ENO-Based High-Order Data-Bounded and Constrained Positivity-Preserving Interpolation

TL;DR

This paper introduces a novel high-order ENO-based interpolation method that guarantees data boundedness and positivity preservation, crucial for scientific applications like weather prediction and combustion simulations, especially with non-equispaced data points.

Contribution

The paper develops a new high-order interpolation algorithm that ensures property preservation, including data boundedness and constrained positivity, with theoretical guarantees and practical demonstrations.

Findings

The algorithm guarantees property preservation in 1D and 2D examples.

It provides theoretical conditions for data boundedness and positivity.

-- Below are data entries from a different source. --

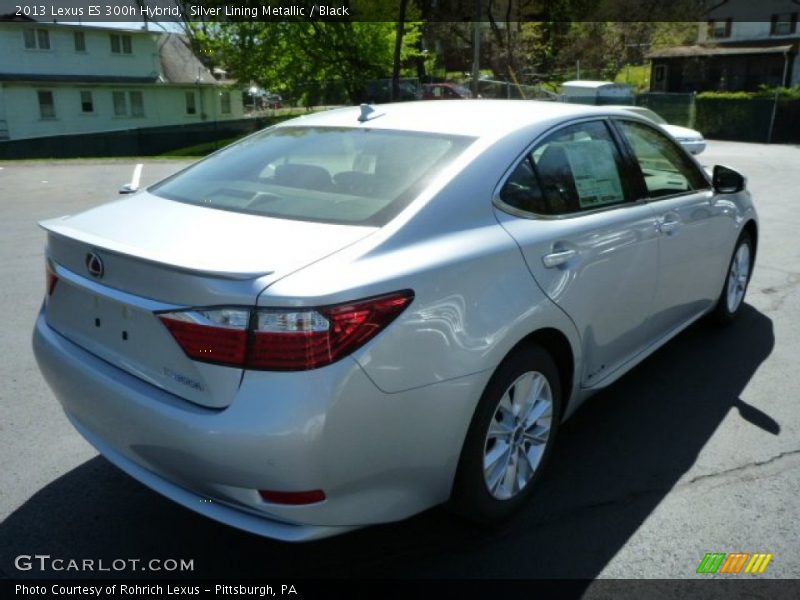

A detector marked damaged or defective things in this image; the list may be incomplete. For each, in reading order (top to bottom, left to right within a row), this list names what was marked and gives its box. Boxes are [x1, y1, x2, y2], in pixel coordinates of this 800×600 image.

cracked pavement [0, 142, 796, 580]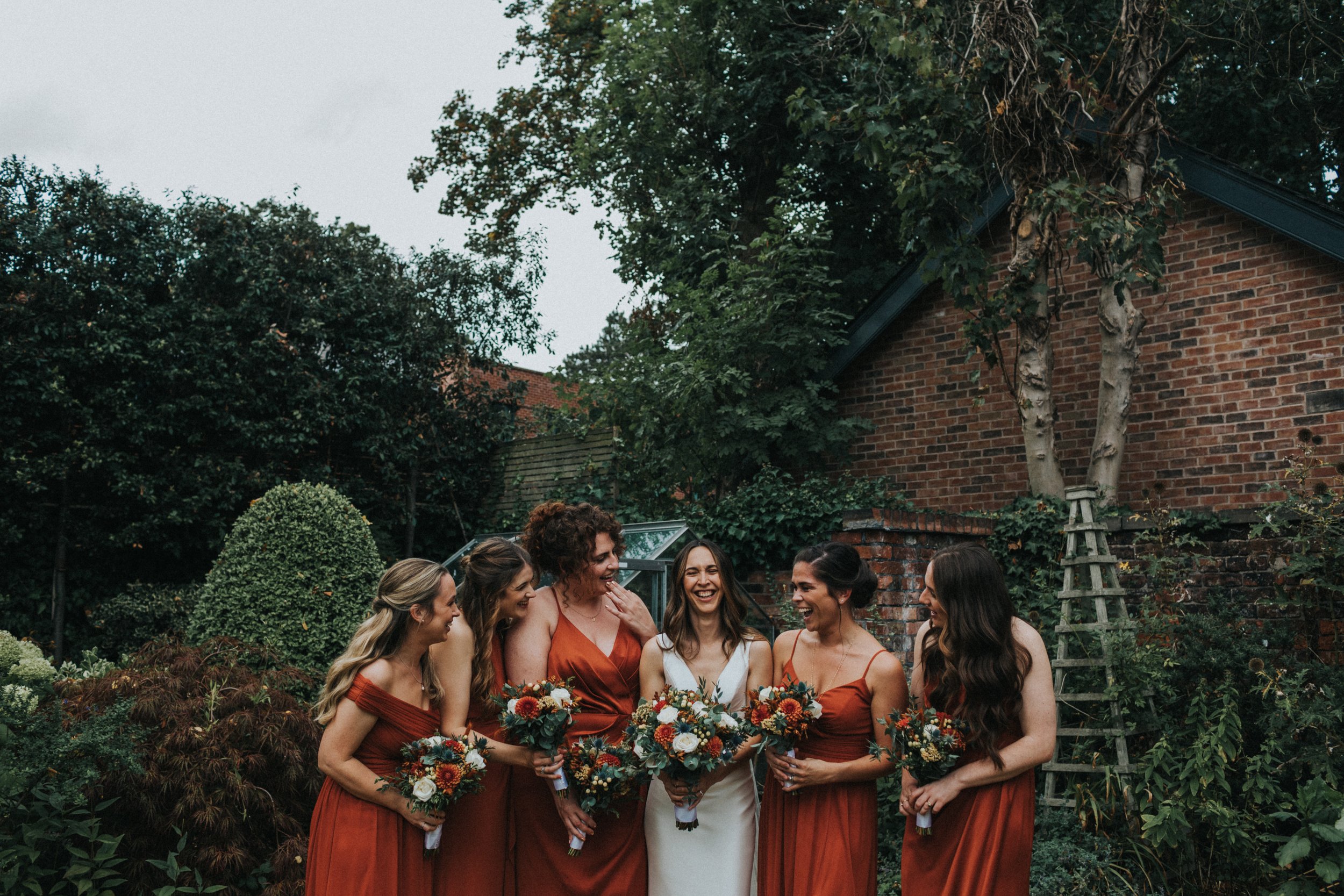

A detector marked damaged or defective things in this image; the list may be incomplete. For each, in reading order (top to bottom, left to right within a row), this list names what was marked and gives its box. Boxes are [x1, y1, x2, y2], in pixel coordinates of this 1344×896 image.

rust chiffon bridesmaid dress [306, 677, 441, 892]
rust chiffon bridesmaid dress [435, 634, 513, 892]
rust chiffon bridesmaid dress [508, 601, 645, 896]
rust chiffon bridesmaid dress [763, 642, 887, 892]
rust chiffon bridesmaid dress [903, 714, 1038, 896]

The method performs well on non-equispaced data points.

Abstract

A number of key scientific computing applications that are based upon tensor-product grid constructions, such as numerical weather prediction (NWP) and combustion simulations, require property-preserving interpolation. Essentially non-oscillatory (ENO) interpolation is a classic example of such interpolation schemes. In the aforementioned application areas, property preservation often manifests itself as a requirement for either data boundedness or positivity preservation. For example, in NWP, one may have to interpolate between the grid on which the dynamics is calculated to a grid on which the physics is calculated (and back). Interpolating density or other key physical quantities without accounting for property preservation may lead to negative values that are nonphysical and result in inaccurate representations and/or interpretations of the physical data. Property-preserving interpolation is straightforward when used in the context of low-order numerical simulation methods. High-order property-preserving interpolation is, however, nontrivial, especially in the case where the interpolation points are not equispaced. In this paper, we demonstrate that it is possible to construct high-order interpolation methods that ensure either data boundedness or constrained positivity preservation. A novel feature of the algorithm is that the positivity-preserving interpolant is constrained; that is, the amount by which it exceeds the data values may be strictly controlled. The algorithm we have developed comes with theoretical estimates that provide sufficient conditions for data boundedness and constrained positivity preservation. We demonstrate the application of our algorithm on a collection of 1D and 2D numerical examples, and show that in all cases property preservation is respected.